Le concert de clôture du tout jeune festival de Paris réunissait le contre ténor Tim Mead et l’ensemble Les Accents de Thibault Noally dans un programme consacré à Vivaldi : Stabat Mater et Nisi Dominus.

Si ces deux œuvres sont aujourd’hui emblématiques de l’art de Vivaldi, elles ne doivent pas faire oublier que, reconnu de son vivant comme un immense violoniste et un talentueux compositeur de concertos (plus de cinq cents...) et d’opéras, Vivaldi était peu connu pour sa musique religieuse. De fait, les œuvres sacrées sont minoritaires dans sa production (à peine cinquante) et quasi toutes composées pour le Pio Ospedale della Pietà, orphelinat vénitien de jeunes filles. Le Stabat Mater fait précisément exception puisqu’il fut composé en 1712 pour les Philippines de Brescia, ville natale de Vivaldi.

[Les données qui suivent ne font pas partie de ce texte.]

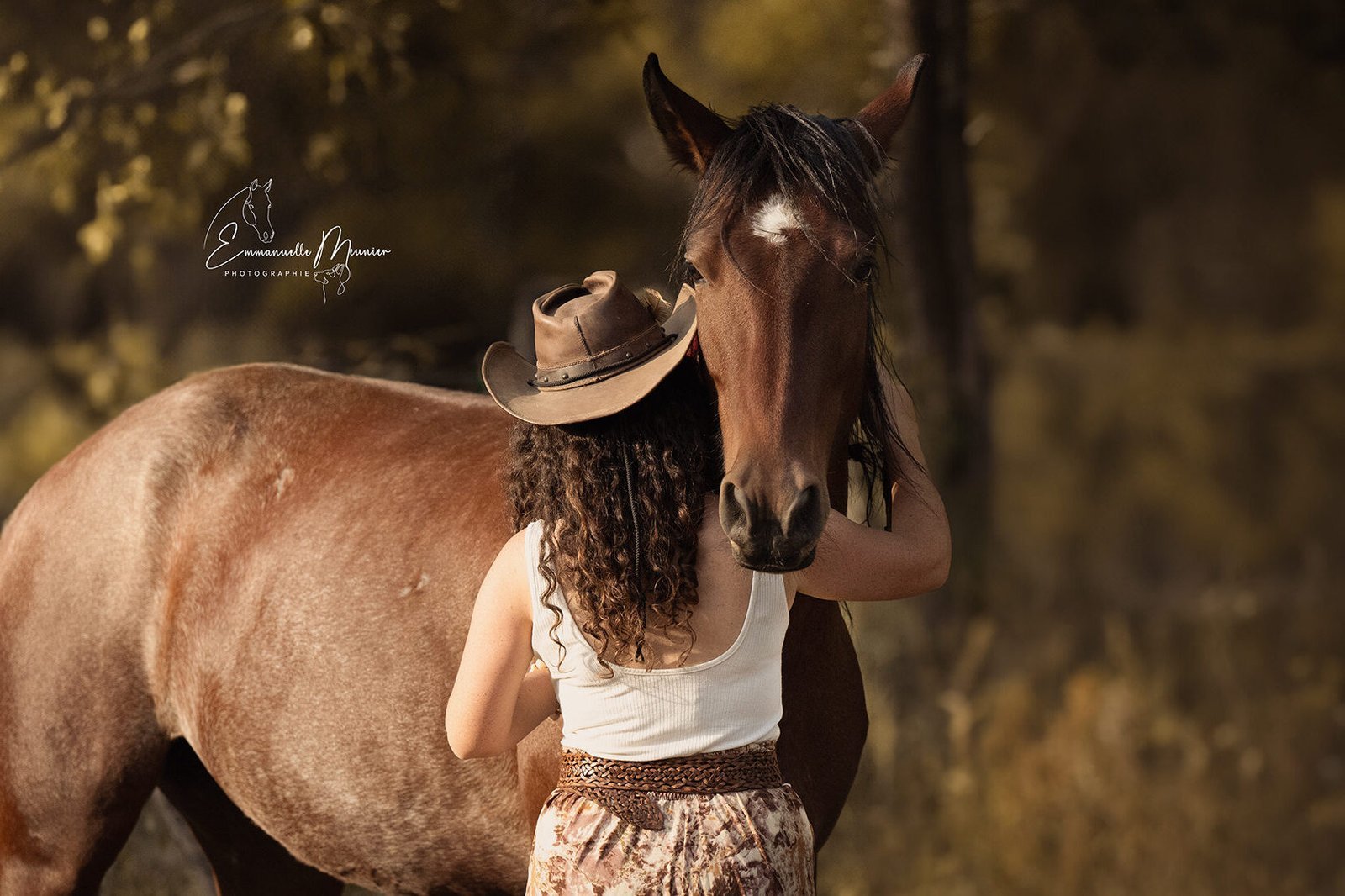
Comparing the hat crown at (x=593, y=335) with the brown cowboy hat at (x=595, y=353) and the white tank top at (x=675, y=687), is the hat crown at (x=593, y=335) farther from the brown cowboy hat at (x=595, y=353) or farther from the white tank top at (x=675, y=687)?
the white tank top at (x=675, y=687)

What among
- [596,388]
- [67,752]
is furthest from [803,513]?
[67,752]

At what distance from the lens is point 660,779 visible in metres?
1.79

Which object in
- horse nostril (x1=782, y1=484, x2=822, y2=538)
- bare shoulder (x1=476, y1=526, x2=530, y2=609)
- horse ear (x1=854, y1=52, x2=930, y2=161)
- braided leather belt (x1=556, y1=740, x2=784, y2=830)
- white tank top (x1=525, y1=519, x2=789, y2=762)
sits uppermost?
horse ear (x1=854, y1=52, x2=930, y2=161)

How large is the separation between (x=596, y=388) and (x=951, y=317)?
3.31 meters

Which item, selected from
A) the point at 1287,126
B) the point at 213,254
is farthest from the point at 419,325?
the point at 1287,126

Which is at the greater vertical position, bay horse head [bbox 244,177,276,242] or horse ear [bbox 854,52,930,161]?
horse ear [bbox 854,52,930,161]

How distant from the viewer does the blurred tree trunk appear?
4750 mm

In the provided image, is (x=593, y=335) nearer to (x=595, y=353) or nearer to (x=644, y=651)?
(x=595, y=353)

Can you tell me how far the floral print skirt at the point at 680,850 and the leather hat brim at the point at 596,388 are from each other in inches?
21.6

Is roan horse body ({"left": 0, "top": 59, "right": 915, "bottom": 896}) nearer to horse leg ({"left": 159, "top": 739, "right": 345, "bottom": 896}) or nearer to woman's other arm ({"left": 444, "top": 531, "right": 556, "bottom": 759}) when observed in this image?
horse leg ({"left": 159, "top": 739, "right": 345, "bottom": 896})

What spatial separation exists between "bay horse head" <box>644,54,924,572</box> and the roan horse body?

Poème rimé de vingt tercets, attribué au moine Jacopone da Todi (XIIIème siècle), le Stabat Mater évoque la souffrance de la mère face aux douleurs de son fils crucifié. Ainsi lié à la liturgie de la Semaine Sainte, le poème ne pouvait être mis en musique, jusqu’à ce que la Contre-réforme l’en détache au bénéfice du culte marial. Dans son Stabat Mater, Vivaldi ne retient que dix des vingt tercets et déploie un musique très évocatrice de la douleur humaine de la Vierge. L’oeuvre entièrement écrite en mineur n’adopte que des tempi lents voire dramatiques. Elle se termine néanmoins sur un Amen en majeur et de forme fuguée. Le Nisi Dominus est quant à lui la mise en musique du psaume 126, lequel invite les fidèles à remettre leur espérance dans le Seigneur, seul capable d’assurer le succès de leurs entreprises. Il fut écrit pour l’Ospedale della Pietá autour des années 1715. Les deux œuvres ont en commun d’être des cantates pour alto et cordes, pour effectif très réduit (en parfaite cohérence avec leur destination et leurs commanditaires) et associées au culte de la Vierge.

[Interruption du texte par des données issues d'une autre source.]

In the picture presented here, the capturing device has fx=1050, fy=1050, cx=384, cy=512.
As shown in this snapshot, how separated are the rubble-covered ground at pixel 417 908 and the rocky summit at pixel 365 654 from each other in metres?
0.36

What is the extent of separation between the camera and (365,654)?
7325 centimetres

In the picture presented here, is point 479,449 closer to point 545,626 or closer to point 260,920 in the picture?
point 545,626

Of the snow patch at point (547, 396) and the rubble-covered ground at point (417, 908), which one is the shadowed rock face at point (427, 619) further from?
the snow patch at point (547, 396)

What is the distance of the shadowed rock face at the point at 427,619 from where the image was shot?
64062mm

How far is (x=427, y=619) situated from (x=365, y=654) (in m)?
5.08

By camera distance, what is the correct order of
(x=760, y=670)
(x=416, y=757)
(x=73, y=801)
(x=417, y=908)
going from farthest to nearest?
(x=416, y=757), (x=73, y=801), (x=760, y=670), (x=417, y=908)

Dès les premières notes du Stabat Mater dolorosa, Les Accents parviennent à créer une atmosphère d’affliction et de méditation, aidés par la puissance spirituelle du lieu. Le violon de Thibault Noally est puissamment évocateur de l’insondable tristesse maternelle.

Tim Mead est tout à fait bouleversant : le timbre est lumineux, sonore sans excès, la diction élégante et l’expression contrastée du désespoir humain et de l’esperance particulièrement réussie. On retiendra en particulier son Cujus animam d’une lenteur sinueuse. Il fera, ainsi que ses partenaires, montre des mêmes qualités dans un Nisi Dominus plus lumineux, irradié par un Cum dederit à la fois très lent et séraphique. Il confirme ainsi les superbes qualités que l’on avait relevé dans le Stabat Mater de Pergolèse au théâtre des Champs Elysées : chaleur du timbre, puissance évocatrice du lamento, longueur du souffle et qualité du style. On attend donc avec impatience sa prestation dans Jephta à l’Opéra national de Paris la saison prochaine.